The converter parses a json input into an rdf graph and serializes the graph to either turtle or jsonld.
It expects the input to conform to the cat+ ontology and the struct src/catplus-common/src/models/types.rs
. Example input files are provided in examples
directory.
The converter
has the following arguments:
- input_path: a file or a folder that need to be parsed into RDF
- output_folder (optional): folder where the RDF file(s) will be saved. Defaults to input folder.
- format: rdf output format, currently
turtle
orjsonld
The converter
can read a file or a folder. The parser is selected based on the filename for each input file (HCI, Synth or Agilent), and they are converted to RDF graphs in json-ld or turtle format. The serialization skips unknown files and writes outputs to the input folder, or the provided output folder if specified.
Example for a file:
just convert examples/2-Agilent.json turtle
Example for a folder (multifiles):
just convert examples/complex_model/Bravo2/ turtle
Example for a folder (multifiles) where the output folder is specified:
just convert examples/complex_model/Bravo2/ turtle --output-folder=examples/rdf
The rust code can be packaged and built into a docker image through Nix derivations. Execute the following commands:
just image build
just image push
The json input is read with serde_json
: the transformation into rdf is done by the src/catplus-common
library.
It uses sophia_rs
. The mapping is triggered by src/catplus-common/src/models/types.rs
and makes use of the namespaces defined at src/catplus-common/src/graph/namespaces
.
The rdf graph confirms to the cat+ ontology: https://github.com/sdsc-ordes/catplus-ontology. Currently rust offeres no Shacl Validation Library, but once such a library exists, it would make sense to add a Shacl Validation.
The Shacl Validation can be done manually here: https://www.itb.ec.europa.eu/shacl/any/upload
The repo is setup with nix.
git clone [email protected]:sdsc-ordes/catplus-converters.git
cd catplus-converters
cargo build
From here on you can work with a just file:
The rust commands can be started via a justfile:
just --list
Available recipes:
build *args # Build all crates
default # Default recipe to list all recipes.

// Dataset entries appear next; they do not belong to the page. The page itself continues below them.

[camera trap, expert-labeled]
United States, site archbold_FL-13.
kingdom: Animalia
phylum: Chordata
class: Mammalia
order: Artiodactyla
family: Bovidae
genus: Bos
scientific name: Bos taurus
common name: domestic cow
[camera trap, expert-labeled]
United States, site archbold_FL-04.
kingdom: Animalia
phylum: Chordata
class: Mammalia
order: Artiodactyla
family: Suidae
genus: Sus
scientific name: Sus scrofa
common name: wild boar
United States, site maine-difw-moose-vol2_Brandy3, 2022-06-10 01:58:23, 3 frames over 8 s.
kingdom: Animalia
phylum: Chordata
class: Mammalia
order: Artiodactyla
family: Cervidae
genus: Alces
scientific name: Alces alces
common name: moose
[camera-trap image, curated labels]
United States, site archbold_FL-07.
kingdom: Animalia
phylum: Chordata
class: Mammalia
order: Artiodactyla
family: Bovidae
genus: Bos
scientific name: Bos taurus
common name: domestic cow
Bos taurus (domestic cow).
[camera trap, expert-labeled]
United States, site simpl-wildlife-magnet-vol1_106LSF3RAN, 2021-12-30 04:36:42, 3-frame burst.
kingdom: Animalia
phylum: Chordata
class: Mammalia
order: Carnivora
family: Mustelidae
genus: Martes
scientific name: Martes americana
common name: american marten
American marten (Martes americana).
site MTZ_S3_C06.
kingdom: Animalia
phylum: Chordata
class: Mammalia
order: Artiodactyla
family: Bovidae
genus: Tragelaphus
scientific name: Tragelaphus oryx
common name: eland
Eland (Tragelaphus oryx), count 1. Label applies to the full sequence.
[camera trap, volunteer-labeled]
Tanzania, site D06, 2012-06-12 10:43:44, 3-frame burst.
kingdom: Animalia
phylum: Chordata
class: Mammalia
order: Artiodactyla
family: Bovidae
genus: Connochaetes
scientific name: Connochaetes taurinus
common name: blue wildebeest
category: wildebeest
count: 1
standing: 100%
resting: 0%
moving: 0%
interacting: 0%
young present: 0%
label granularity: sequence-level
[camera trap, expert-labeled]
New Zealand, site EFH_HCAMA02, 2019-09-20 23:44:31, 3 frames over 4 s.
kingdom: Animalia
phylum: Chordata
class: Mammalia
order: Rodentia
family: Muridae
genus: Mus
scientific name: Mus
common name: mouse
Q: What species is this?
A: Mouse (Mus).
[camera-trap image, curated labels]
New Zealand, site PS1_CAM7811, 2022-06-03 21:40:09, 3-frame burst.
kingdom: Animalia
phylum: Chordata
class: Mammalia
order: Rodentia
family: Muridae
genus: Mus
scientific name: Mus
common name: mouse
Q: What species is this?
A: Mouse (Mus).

format *args # Format all crates
fmt *args # alias for `format`
nix-develop *args # Enter a Nix development shell.
run input_type input_file output_file *args # Run the converter.
test *args # Test all crates
Run the tests with just test
: only integration tests have been integrated that ensure that the serialized graph in turtle is isomorphic to an expected turtle serialization of the input data.
The repo is a Poc under heavy development and not yet ready to take contributions.